Whether to use learnable diagonal scaling, defaults to True.

normalize bool

Whether to normalize transform output, defaults to True.

use_bias bool

Whether to use bias in projections, defaults to True.

DCTAttentionConfig

Bases: AttentionLayerConfig

Configuration for DCT-based attention layer.

Attributes:

Name Type Description
dct_type int

Type of DCT transform (typically 2), defaults to 2.

learnable_scale bool

Whether to use learnable diagonal scaling, defaults to True.

HadamardAttentionConfig

Bases: AttentionLayerConfig

Configuration for Hadamard-based attention layer.

Attributes:

Name Type Description
scale_by_sqrt bool

Whether to scale by sqrt(n), defaults to True.

learnable_scale bool

Whether to use learnable diagonal scaling, defaults to True.

MixedTransformAttentionConfig

Bases: AttentionLayerConfig

Configuration for mixed transform attention layer.

Attributes:

Name Type Description
use_fft bool

Whether to use FFT transforms, defaults to True.

use_dct bool

Whether to use DCT transforms, defaults to True.

use_hadamard bool

Whether to use Hadamard transforms, defaults to True.

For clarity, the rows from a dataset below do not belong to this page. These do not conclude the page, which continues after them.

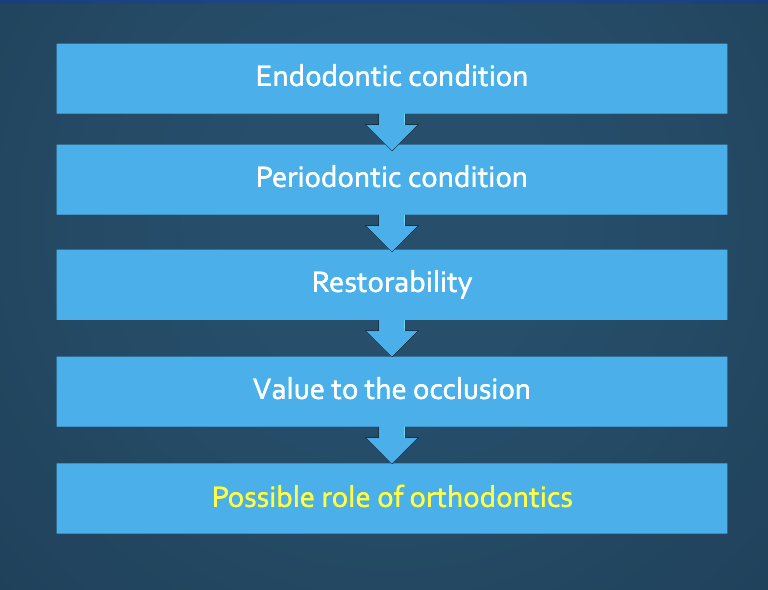 Endodontic condition

Periodontic condition

Restorability

Value to the occlusion

Possible role of orthodontics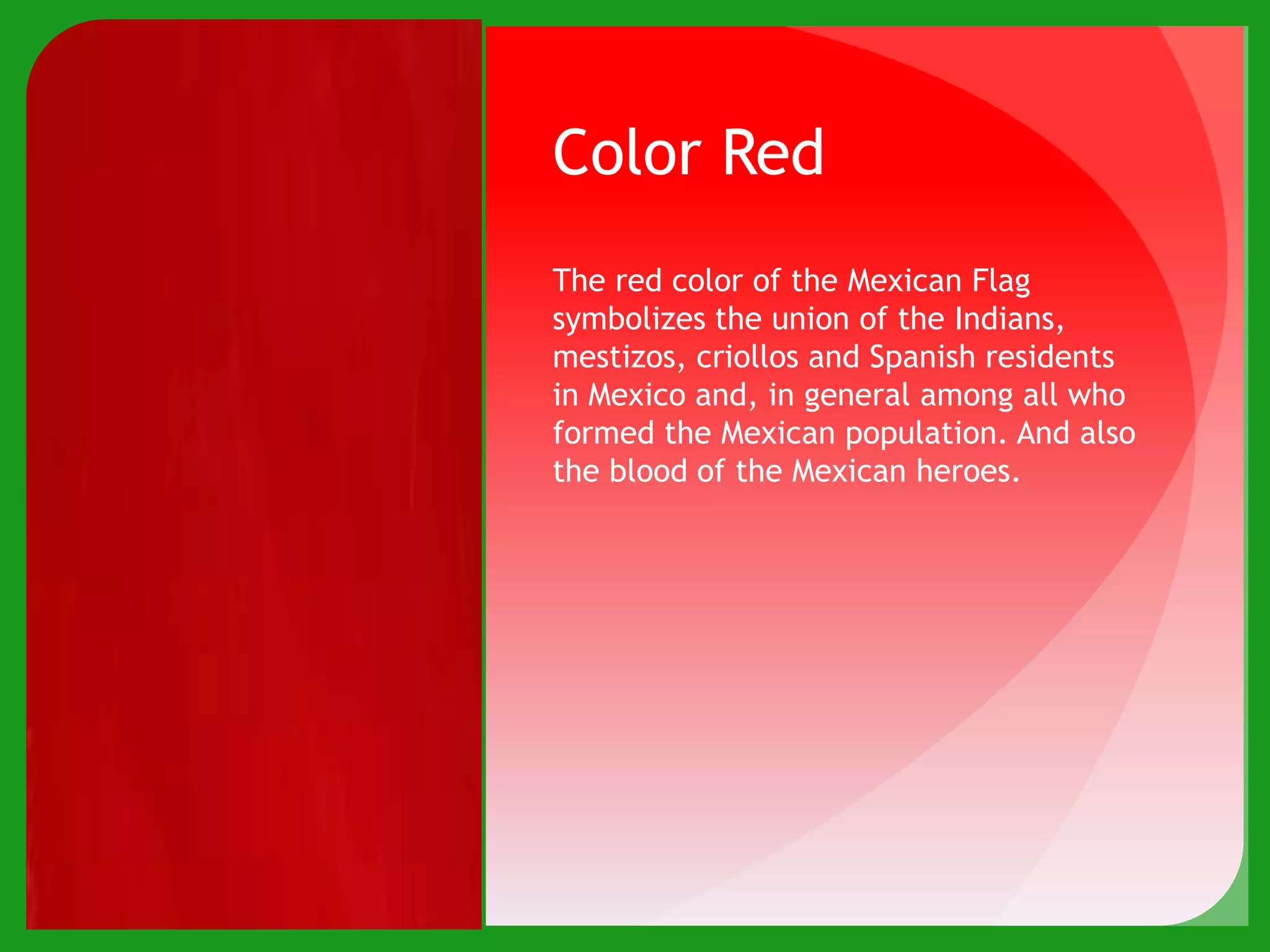 Color Red

The red color of the Mexican Flag symbolizes the union of the Indians, mestizos, criollos and Spanish residents in Mexico and, in general among all who formed the Mexican population. And also the blood of the Mexican heroes.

SpectralKernelAttentionConfig

Bases: AttentionLayerConfig

Configuration for spectral kernel attention.

Attributes:

Name Type Description
kernel_type SpectralKernelType

Type of spectral kernel ('gaussian', 'polynomial', 'spectral'), defaults to 'gaussian'.

rank int | None

Rank for low-rank approximation, defaults to None (uses min(64, head_dim)).

num_features int | None

Number of features for approximation, defaults to None.